BigBench-Hard (BBH): 27 Challenging Reasoning Tasks Beyond Human Baseline

Math & Reasoning

BigBench-Hard

Property Value
Benchmark ID bigbench-hard
Dataset lukaemon/bbh
Tasks 27 challenging subtasks (varying number of examples per subtask)
Evaluation Exact match on last line of solution (case-insensitive)
Output Type Text answer (exact match)
Timeout 60-180s

Quick Start

mcpbr run -c config.yaml --benchmark bigbench-hard -n 20

Overview

BigBench-Hard (BBH) is a curated collection of 27 tasks from the BIG-Bench collaborative benchmark. These tasks were specifically selected because prior language model evaluations (including PaLM 540B) fell below average human-rater performance. BBH tasks span a diverse range of reasoning capabilities including logical deduction, temporal reasoning, boolean logic, causal judgment, natural language understanding, and algorithmic thinking.

BBH is widely used to evaluate whether language models can perform complex multi-step reasoning when given appropriate prompting strategies such as chain-of-thought.
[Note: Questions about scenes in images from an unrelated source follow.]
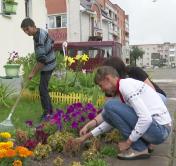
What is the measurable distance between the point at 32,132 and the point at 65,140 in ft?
2.50

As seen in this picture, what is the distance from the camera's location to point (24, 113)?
892cm

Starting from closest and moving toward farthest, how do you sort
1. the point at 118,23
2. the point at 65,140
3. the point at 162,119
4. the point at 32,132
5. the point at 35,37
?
1. the point at 162,119
2. the point at 65,140
3. the point at 32,132
4. the point at 35,37
5. the point at 118,23

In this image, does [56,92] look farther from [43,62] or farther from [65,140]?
[65,140]

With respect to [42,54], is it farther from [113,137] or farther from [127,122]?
[127,122]

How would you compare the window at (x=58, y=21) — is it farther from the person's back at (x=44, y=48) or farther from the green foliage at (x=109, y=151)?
the green foliage at (x=109, y=151)

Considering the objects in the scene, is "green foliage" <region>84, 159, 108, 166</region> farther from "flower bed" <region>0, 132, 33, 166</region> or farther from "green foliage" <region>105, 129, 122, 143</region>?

The tasks are designed to be challenging for models but solvable by humans with careful thinking.

In mcpbr, BigBench-Hard evaluates how effectively an MCP server assists the language model in reasoning tasks that require careful step-by-step thinking and precise answers.

Task Structure

Each BBH task contains the following fields:

Field Description
input The task prompt with the question or problem to solve
target The expected answer (ground truth)
subtask The name of the BBH subtask category

All 27 subtasks:

Subtask Description
boolean_expressions Evaluate nested boolean expressions
causal_judgement Determine causal relationships in scenarios
date_understanding Reason about dates and temporal relationships
disambiguation_qa Resolve ambiguous pronoun references
dyck_languages Complete sequences of balanced parentheses
formal_fallacies Identify logical fallacies in arguments
geometric_shapes Reason about geometric shapes from SVG paths
hyperbaton Identify correct adjective ordering in English
logical_deduction_five_objects Deduce orderings from clues (5 objects)
logical_deduction_seven_objects Deduce orderings from clues (7 objects)
logical_deduction_three_objects Deduce orderings from clues (3 objects)
movie_recommendation Recommend movies based on preferences
multistep_arithmetic_two Solve multi-step arithmetic expressions
navigate Determine final position after navigation instructions
object_counting Count objects described in text
penguins_in_a_table Answer questions about tabular penguin data
reasoning_about_colored_objects Reason about object colors and positions
ruin_names Identify humorous edits to artist/movie names
salient_translation_error_detection Find errors in translations
snarks Identify sarcastic statements
sports_understanding Reason about plausibility of sports statements
temporal_sequences Reason about temporal ordering of events
tracking_shuffled_objects_five_objects Track object positions through shuffles (5)
tracking_shuffled_objects_seven_objects Track object positions through shuffles (7)
tracking_shuffled_objects_three_objects Track object positions through shuffles (3)
web_of_lies Determine truth values through chains of assertions
word_sorting Sort words alphabetically

Instance IDs are generated in the format bbh_{subtask}_{index} (e.g., bbh_boolean_expressions_0, bbh_date_understanding_14).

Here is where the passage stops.